** SET TASK **
Extract the listing in its entirety, keeping each line identical to the original.
>>>
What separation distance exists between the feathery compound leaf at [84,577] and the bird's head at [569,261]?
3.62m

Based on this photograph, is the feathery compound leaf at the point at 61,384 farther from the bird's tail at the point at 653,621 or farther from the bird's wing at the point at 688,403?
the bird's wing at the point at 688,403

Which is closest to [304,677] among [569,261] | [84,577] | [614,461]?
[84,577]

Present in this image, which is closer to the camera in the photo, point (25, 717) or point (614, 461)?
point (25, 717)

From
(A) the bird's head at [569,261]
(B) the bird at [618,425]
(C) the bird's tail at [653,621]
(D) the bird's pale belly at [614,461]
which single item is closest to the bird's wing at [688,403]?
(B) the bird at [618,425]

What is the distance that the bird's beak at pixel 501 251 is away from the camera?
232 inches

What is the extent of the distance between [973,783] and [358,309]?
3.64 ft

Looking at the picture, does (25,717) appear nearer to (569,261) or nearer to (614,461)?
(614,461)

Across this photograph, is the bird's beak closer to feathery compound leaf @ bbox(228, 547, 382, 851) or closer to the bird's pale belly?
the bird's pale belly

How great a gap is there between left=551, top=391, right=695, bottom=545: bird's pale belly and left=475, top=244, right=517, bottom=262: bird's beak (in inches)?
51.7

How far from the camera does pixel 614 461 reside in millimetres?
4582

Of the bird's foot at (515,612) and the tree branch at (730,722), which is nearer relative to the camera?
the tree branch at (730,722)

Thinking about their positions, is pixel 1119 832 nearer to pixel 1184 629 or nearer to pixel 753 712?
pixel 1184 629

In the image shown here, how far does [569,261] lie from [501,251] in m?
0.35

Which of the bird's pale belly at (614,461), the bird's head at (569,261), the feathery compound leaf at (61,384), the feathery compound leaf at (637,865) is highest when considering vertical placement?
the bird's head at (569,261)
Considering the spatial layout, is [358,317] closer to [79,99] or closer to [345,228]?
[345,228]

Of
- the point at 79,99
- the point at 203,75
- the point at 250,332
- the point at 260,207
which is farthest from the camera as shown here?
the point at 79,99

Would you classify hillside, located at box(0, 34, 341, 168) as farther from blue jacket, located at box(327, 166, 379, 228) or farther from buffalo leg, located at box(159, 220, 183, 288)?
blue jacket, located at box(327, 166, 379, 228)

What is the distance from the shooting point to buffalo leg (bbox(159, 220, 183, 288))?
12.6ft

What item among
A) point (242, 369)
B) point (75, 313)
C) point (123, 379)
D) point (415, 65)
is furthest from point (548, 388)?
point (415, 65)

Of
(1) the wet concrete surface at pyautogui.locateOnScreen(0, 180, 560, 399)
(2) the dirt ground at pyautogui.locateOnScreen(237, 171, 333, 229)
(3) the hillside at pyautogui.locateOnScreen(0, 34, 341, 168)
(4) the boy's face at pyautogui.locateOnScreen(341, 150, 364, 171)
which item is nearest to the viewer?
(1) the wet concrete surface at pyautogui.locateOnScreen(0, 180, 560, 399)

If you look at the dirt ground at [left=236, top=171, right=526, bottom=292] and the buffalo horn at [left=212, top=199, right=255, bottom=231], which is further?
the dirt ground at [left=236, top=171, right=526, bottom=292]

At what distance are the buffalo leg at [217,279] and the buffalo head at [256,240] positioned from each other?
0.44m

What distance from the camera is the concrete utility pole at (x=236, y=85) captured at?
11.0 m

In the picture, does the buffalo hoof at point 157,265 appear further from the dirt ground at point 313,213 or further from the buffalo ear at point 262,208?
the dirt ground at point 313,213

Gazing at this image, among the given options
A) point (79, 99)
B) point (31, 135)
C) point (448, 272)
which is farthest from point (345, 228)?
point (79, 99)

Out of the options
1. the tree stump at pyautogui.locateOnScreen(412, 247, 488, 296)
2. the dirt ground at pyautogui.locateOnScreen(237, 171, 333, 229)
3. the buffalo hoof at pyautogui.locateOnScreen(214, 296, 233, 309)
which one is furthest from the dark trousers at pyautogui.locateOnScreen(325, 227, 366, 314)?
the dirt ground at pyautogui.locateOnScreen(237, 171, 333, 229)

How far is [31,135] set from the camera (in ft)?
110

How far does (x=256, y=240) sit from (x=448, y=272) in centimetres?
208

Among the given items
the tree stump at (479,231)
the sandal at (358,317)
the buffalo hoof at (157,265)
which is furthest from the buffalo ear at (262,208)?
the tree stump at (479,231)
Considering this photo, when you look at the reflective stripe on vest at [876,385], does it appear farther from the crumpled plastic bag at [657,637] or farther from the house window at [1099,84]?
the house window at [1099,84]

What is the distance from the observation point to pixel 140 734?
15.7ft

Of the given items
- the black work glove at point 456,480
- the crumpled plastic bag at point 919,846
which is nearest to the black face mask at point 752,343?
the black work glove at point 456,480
<<<
** EXERCISE RESPONSE **
What separation distance exists between the feathery compound leaf at [84,577] and the bird's head at [569,261]?
3.62m

Based on this photograph, is the feathery compound leaf at the point at 61,384 farther from the bird's tail at the point at 653,621 or farther from the bird's wing at the point at 688,403?
the bird's wing at the point at 688,403

Which is closest to [304,677] among [569,261] | [84,577] | [614,461]?
[84,577]

Present in this image, which is closer to the camera in the photo, point (25, 717) or point (614, 461)?
point (25, 717)

From
(A) the bird's head at [569,261]
(B) the bird at [618,425]
(C) the bird's tail at [653,621]
(D) the bird's pale belly at [614,461]
which single item is closest to the bird's wing at [688,403]?
(B) the bird at [618,425]

What is the distance that the bird's beak at pixel 501 251 is away from the camera?
232 inches

What is the extent of the distance between [973,783] and [358,309]?
3.64 ft

Looking at the picture, does (25,717) appear nearer to (569,261) or nearer to (614,461)?
(614,461)

Across this photograph, is the bird's beak closer to feathery compound leaf @ bbox(228, 547, 382, 851) or closer to the bird's pale belly?
the bird's pale belly

How great a gap is there between left=551, top=391, right=695, bottom=545: bird's pale belly and left=475, top=244, right=517, bottom=262: bird's beak (in inches)?
51.7

How far from the camera does pixel 614 461 reside in millimetres?
4582

Of the bird's foot at (515,612) and the tree branch at (730,722), which is nearer relative to the camera?
the tree branch at (730,722)

Thinking about their positions, is pixel 1119 832 nearer to pixel 1184 629 or nearer to pixel 753 712?
pixel 1184 629

In the image shown here, how far does [569,261] lie from [501,251] in m?
0.35

Which of the bird's pale belly at (614,461), the bird's head at (569,261), the feathery compound leaf at (61,384), the feathery compound leaf at (637,865) is highest when considering vertical placement?
the bird's head at (569,261)
Considering the spatial layout, is [358,317] closer to [79,99] or closer to [345,228]?
[345,228]

Of
- the point at 79,99
- the point at 203,75
- the point at 250,332
- the point at 260,207
which is farthest from the camera as shown here?
the point at 79,99

Would you classify hillside, located at box(0, 34, 341, 168) as farther from blue jacket, located at box(327, 166, 379, 228) or farther from buffalo leg, located at box(159, 220, 183, 288)?
blue jacket, located at box(327, 166, 379, 228)

What is the distance from the shooting point to buffalo leg (bbox(159, 220, 183, 288))?
12.6ft

What item among
A) point (242, 369)
B) point (75, 313)
C) point (123, 379)
D) point (415, 65)
is furthest from point (548, 388)?
point (415, 65)

Of
(1) the wet concrete surface at pyautogui.locateOnScreen(0, 180, 560, 399)
(2) the dirt ground at pyautogui.locateOnScreen(237, 171, 333, 229)
(3) the hillside at pyautogui.locateOnScreen(0, 34, 341, 168)
(4) the boy's face at pyautogui.locateOnScreen(341, 150, 364, 171)
which item is nearest to the viewer?
(1) the wet concrete surface at pyautogui.locateOnScreen(0, 180, 560, 399)

If you look at the dirt ground at [left=236, top=171, right=526, bottom=292] and the buffalo horn at [left=212, top=199, right=255, bottom=231], which is further?
the dirt ground at [left=236, top=171, right=526, bottom=292]

At what distance are the buffalo leg at [217,279] and the buffalo head at [256,240] positioned from each other?
0.44m

What distance from the camera is the concrete utility pole at (x=236, y=85) captured at?
11.0 m

In the picture, does the buffalo hoof at point 157,265 appear further from the dirt ground at point 313,213 or further from the buffalo ear at point 262,208?
the dirt ground at point 313,213

Gazing at this image, among the given options
A) point (79, 99)
B) point (31, 135)
C) point (448, 272)
which is farthest from point (345, 228)?
point (79, 99)

Out of the options
1. the tree stump at pyautogui.locateOnScreen(412, 247, 488, 296)
2. the dirt ground at pyautogui.locateOnScreen(237, 171, 333, 229)
3. the buffalo hoof at pyautogui.locateOnScreen(214, 296, 233, 309)
which one is furthest from the dark trousers at pyautogui.locateOnScreen(325, 227, 366, 314)?
the dirt ground at pyautogui.locateOnScreen(237, 171, 333, 229)

How far is [31,135] set from the camera (in ft)?
110

How far does (x=256, y=240) sit from (x=448, y=272) in centimetres?
208

Among the given items
the tree stump at (479,231)
the sandal at (358,317)
the buffalo hoof at (157,265)
which is furthest from the buffalo ear at (262,208)?
the tree stump at (479,231)
Considering this photo, when you look at the reflective stripe on vest at [876,385], does it appear farther from the crumpled plastic bag at [657,637] or farther from the house window at [1099,84]?
the house window at [1099,84]

What is the distance from the observation point to pixel 140 734?
15.7ft

Of the given items
- the black work glove at point 456,480
- the crumpled plastic bag at point 919,846
which is nearest to the black face mask at point 752,343?
the black work glove at point 456,480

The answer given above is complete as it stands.